== Texto selecionado ==
J. A. Gonçalves Guimarães
Mesário-mor

VOANDO NO TEMPO

Queirosianos em destaque na Imprensa

            Nos últimos tempos vários são os confrades queirosianos com grande destaque na Imprensa. Correndo o risco de pecar por omissão, assinalemos a entrevista de Alexandra Prado Coelho no Público de 17 de abril passado ao egiptólogo Luís Manuel de Araújo intitulada “Estamos mais próximos dos egípcios do que imaginamos”. O entrevistado, vice-presidente da direção da ASCR-Confraria Queirosiana e diretor da Revista de Portugal, dirigiu recentemente mais uma brilhante viagem cultural ao Egito, a qual decorreu sem qualquer incidente. E também a entrevista de J. Rentes de Carvalho a José Mário Silva na E, a revista do Expresso, a 23 de Abril passado, com chamada à primeira página, intitulada “ Nasci rebelde e não deixei de o ser”. Recentemente, a 19 de abril, no blogue escreveretriste, no texto “Eça e a kalashnikov”, Manuel S. Fonseca numa entrevista a Nuno Costa Santos declarou: «… Não percebo nada de heranças, mas um notário meu amigo fez o favor de me chamar a atenção para José Rentes de Carvalho. Talvez por ser estrangeirado tenha, como Eça, uma visão desassombrada de Portugal e invista nas personagens. Lembro-me de ele, numa entrevista, ter dito que o Sócrates, o nosso ex-primeiro ministro, carismático e mau como ele dizia ser, era uma mina de ouro para um ficcionista. Eça pensaria o mesmo».
            Entretanto todas as quinzenas Guilherme de Oliveira Martins publica uma crónica no As Artes Entre as Letras intitulada “A Vida dos Livros”, a última das quais (13 de Abril) sobre “Mário de Sá-Carneiro, cem anos depois…”, sempre com profundo sentido crítico e limpidez de pensamento.
===
== Dados extraídos ==
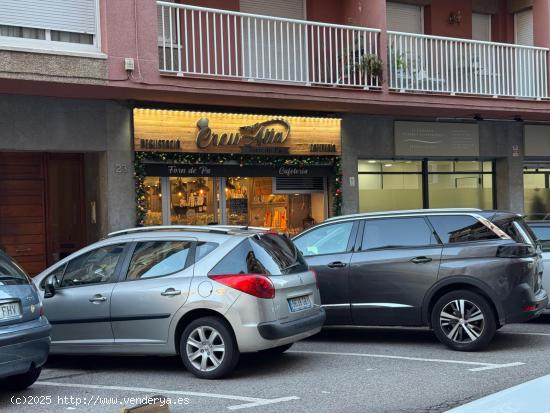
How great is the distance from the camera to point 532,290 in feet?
27.8

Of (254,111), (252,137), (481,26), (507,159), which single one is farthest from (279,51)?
(507,159)

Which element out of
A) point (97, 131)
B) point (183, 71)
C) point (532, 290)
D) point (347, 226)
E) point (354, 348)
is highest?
point (183, 71)

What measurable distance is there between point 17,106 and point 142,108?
2296mm

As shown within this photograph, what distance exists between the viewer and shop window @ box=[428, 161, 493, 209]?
18.2 m

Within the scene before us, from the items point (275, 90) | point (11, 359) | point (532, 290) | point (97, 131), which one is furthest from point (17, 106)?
point (532, 290)

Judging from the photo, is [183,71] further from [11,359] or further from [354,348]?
[11,359]

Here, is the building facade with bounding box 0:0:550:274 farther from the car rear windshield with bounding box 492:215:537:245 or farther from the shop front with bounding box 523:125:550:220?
the car rear windshield with bounding box 492:215:537:245

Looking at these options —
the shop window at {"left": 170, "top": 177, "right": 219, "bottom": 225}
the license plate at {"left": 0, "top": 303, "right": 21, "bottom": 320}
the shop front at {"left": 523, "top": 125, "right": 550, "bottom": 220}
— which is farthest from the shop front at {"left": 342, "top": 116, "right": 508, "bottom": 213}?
the license plate at {"left": 0, "top": 303, "right": 21, "bottom": 320}

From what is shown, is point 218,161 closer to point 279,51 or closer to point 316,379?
point 279,51

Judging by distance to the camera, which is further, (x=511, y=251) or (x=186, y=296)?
(x=511, y=251)

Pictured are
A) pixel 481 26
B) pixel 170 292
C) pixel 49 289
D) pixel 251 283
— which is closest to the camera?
pixel 251 283

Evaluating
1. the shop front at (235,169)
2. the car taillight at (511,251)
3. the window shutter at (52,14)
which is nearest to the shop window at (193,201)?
the shop front at (235,169)

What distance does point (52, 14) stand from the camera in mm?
11906

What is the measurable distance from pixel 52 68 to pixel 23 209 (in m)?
===
» Exercício
Responda às perguntas seguintes com base no texto selecionado.
(a) Em que jornal e em que data foi publicada a entrevista de Alexandra Prado Coelho a Luís Manuel de Araújo?
(b) Qual é o título do texto publicado a 19 de abril no blogue escreveretriste?
(c) Com que frequência Guilherme de Oliveira Martins publica a crónica “A Vida dos Livros”?

» Solução
(a) A entrevista foi publicada no Público, a 17 de abril.
(b) O título é “Eça e a kalashnikov”.
(c) Guilherme de Oliveira Martins publica a crónica todas as quinzenas.